Abstract

Acute myeloid leukaemia (AML) exhibiting an internal tandem duplication of the FLT3 gene (FLT3-ITD) is an aggressive haematologic malignancy with a poor prognosis due to a high relapse rate and very limited options after relapse with conventional salvage regimens, whereas the prognostic impact of point mutations in the tyrosine kinase domain of the FLT3 gene (FLT3-TKD) are less clear. A number of tyrosine kinase inhibitors (TKIs) have been developed that inhibit the constitutively activated kinase activity caused by the FLT3 mutation, thus interrupting signalling pathways.
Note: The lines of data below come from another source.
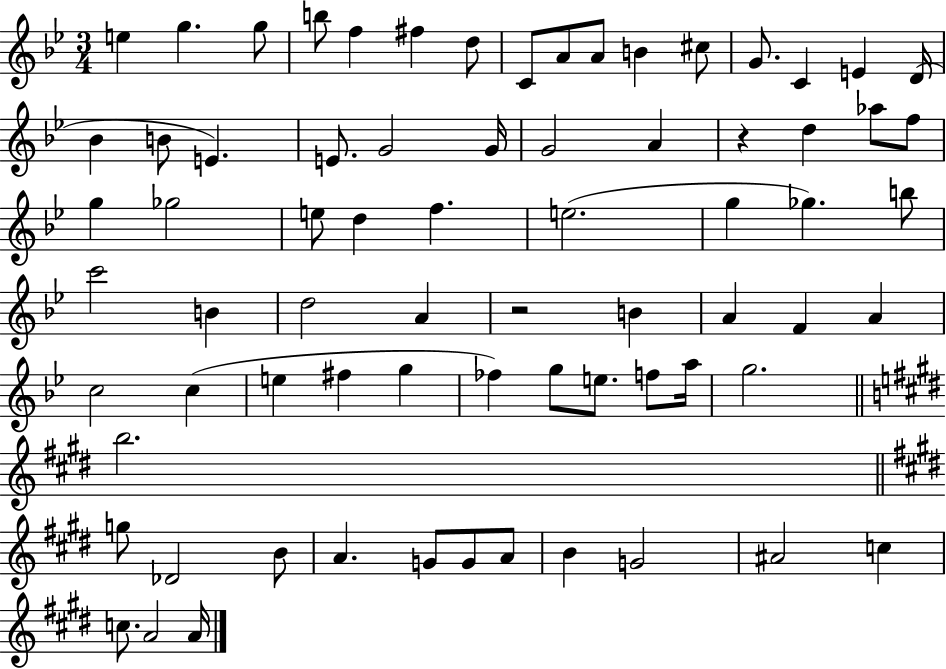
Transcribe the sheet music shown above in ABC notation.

X:1
T:Untitled
M:3/4
L:1/4
K:Bb
e g g/2 b/2 f ^f d/2 C/2 A/2 A/2 B ^c/2 G/2 C E D/4 _B B/2 E E/2 G2 G/4 G2 A z d _a/2 f/2 g _g2 e/2 d f e2 g _g b/2 c'2 B d2 A z2 B A F A c2 c e ^f g _f g/2 e/2 f/2 a/4 g2 b2 g/2 _D2 B/2 A G/2 G/2 A/2 B G2 ^A2 c c/2 A2 A/4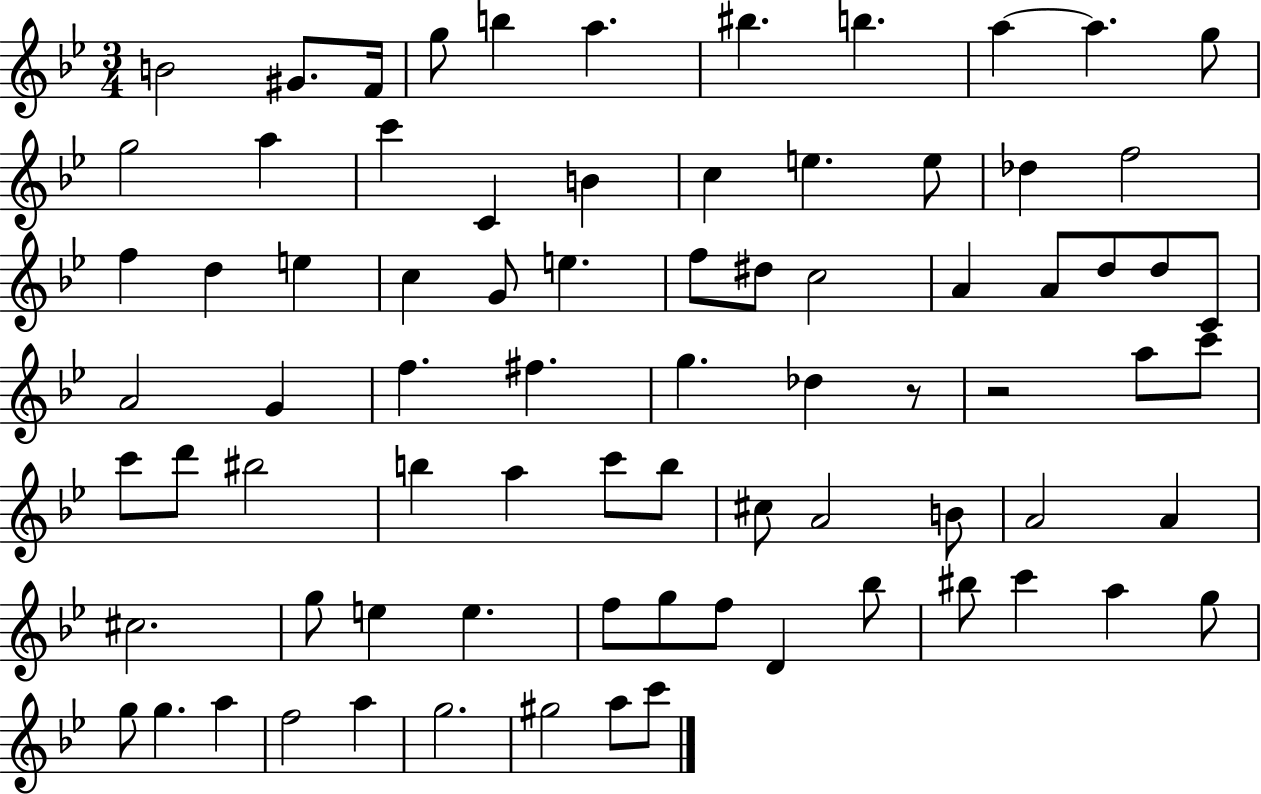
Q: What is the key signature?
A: BES major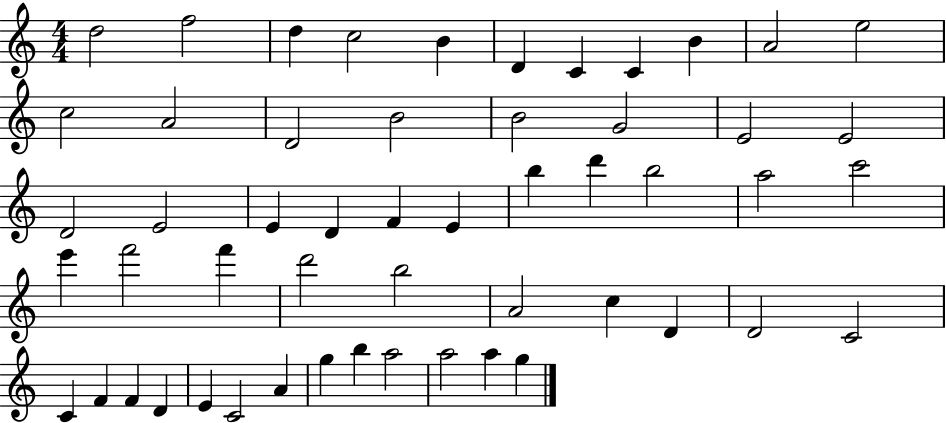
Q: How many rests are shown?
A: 0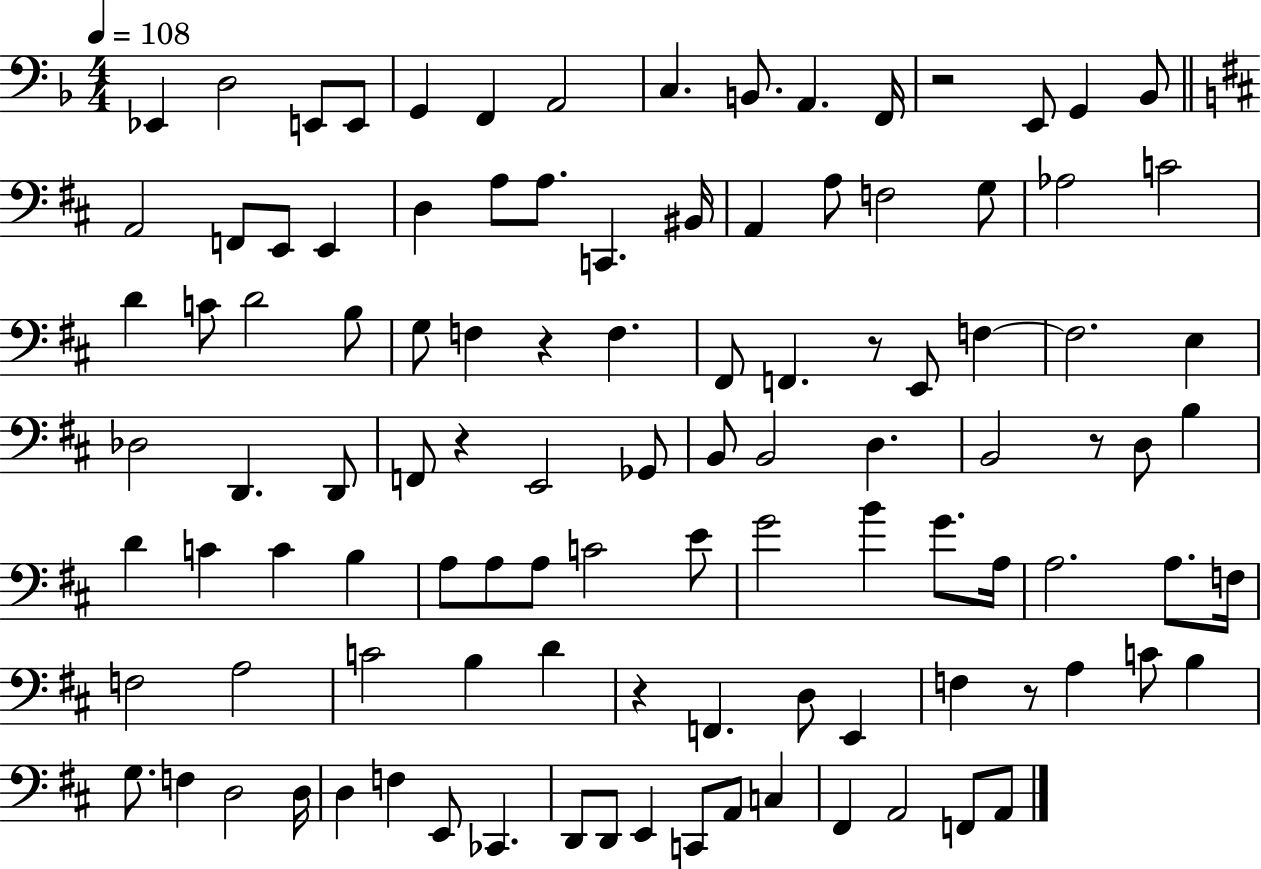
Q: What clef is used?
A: bass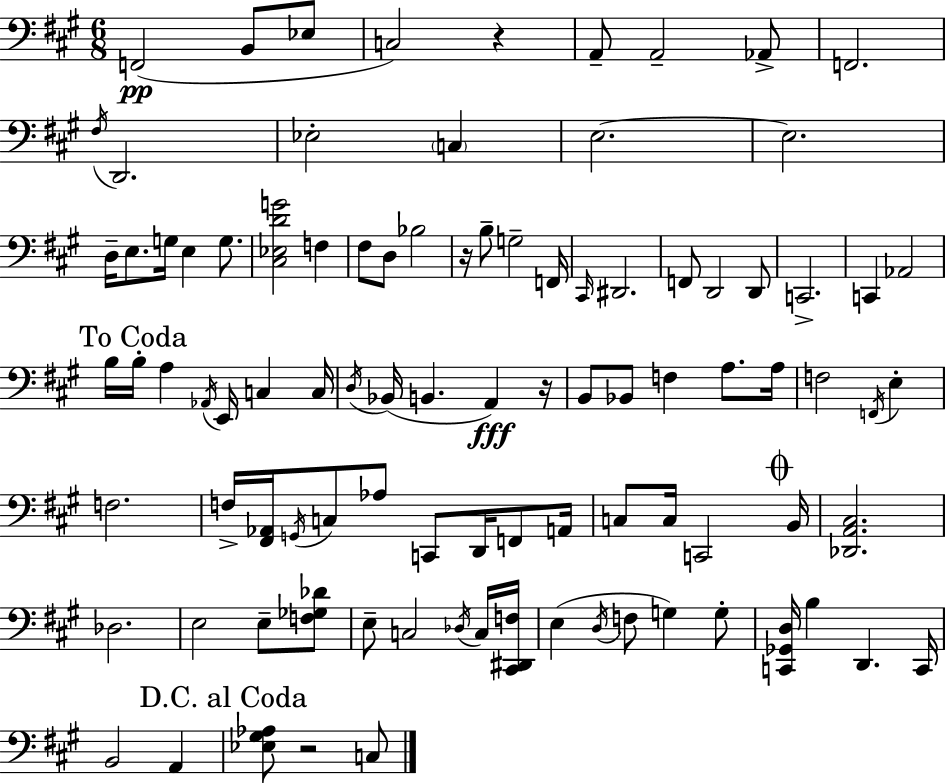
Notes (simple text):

Early clinical trials of these agents as monotherapy failed to elicit enduring complete responses, leading to clinical testing of FLT3 TKI in combination with conventional chemotherapy. Midostaurin has demonstrated improved survival in combination with standard intensive chemotherapy as compared to standard chemotherapy alone in younger adult patients with newly diagnosed FLT3-mutated AML and is the first and currently the only approved FLT3 TKI. Newer, more selective compounds, such as gilteritinib and crenolanib, have also demonstrated significant potency and specificity. Several combination trials are ongoing or planned in both relapsed and newly diagnosed AML patients with activating FLT3 mutations.